Wat betekent moederschap voor mij? Door die drukke dagen had ik ’s avonds helemaal geen puf meer om een boek op te pakken. Ook waren mijn lange wandelingen in de natuur met de hond teruggebracht tot minimale uitlaatrondjes in mijn woonwijk. In de corona quarantaine waren bovendien de yogalessen gestopt. Voor mij zijn die sessies weldadig, zeker ook het rekken en strekken maar ook de afsluiting met een gezamenlijke meditatie. In de yoga zegt men wel dat de flexibiliteit van de geest wordt weerspiegeld in het lichaam. Welnu: ik werd behoorlijk stram en star.
Na een maand werd ik kort aangebonden. Op volstrekt redelijke verzoeken van onze pubers, die toch ook maar van de ene op de andere dag zich moesten zien te redden achter hun laptopje thuis in plaats van in het schoollokaal, reageerde ik kribbig of helemaal niet. En wat voor mij altijd een belangrijke wegwijzer is: ik begon het vermogen om ontroerd te raken te verliezen. Normaal gesproken kan ik geraakt worden door een ontluikende bloem, door een nieuwsbericht, door een huppelende peuter op straat, of door de trouwe blik van mijn hond. Ik bedacht me dat ik afgelopen dag, wat zeg ik: afgelopen week niet één moment had gevoeld van ontroering.
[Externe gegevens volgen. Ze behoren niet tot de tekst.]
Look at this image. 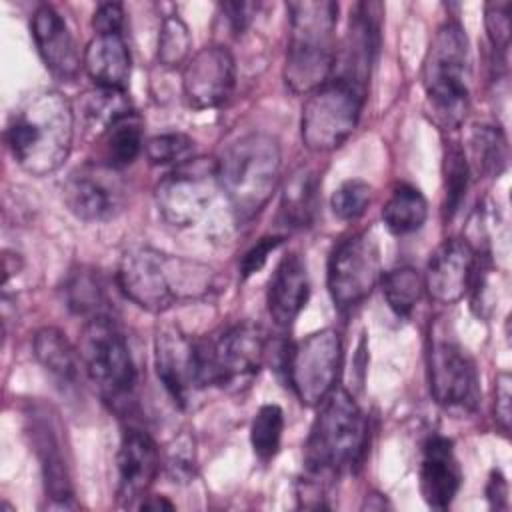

Toen besloot ik het roer om te gooien. De yogalessen waren weliswaar gestopt, maar er is natuurlijk voldoende online aanbod. Ik plande voortaan meerdere sessies per week in. Die wandelingen in de natuur, in mijn eentje, zijn een voorwaarde voor een goede week. De weekends begonnen vanaf nu weer met een lange wandeling, en de rest organiseerde ik daar omheen. Ik koos een boek, lekker licht, voor de avonden, al las ik maar een paar bladzijden. Ik maakte een afspraak met een vriendin voor een wandeling (op anderhalve meter). De sportlessen met mijn woensdagclubje werden vanaf nu online gegeven, ieder sportend vanuit zijn eigen slaapkamer of tuin. Het was fijn om de vaste deelnemers te zien en kort te horen hoe zij voeren in deze tijden.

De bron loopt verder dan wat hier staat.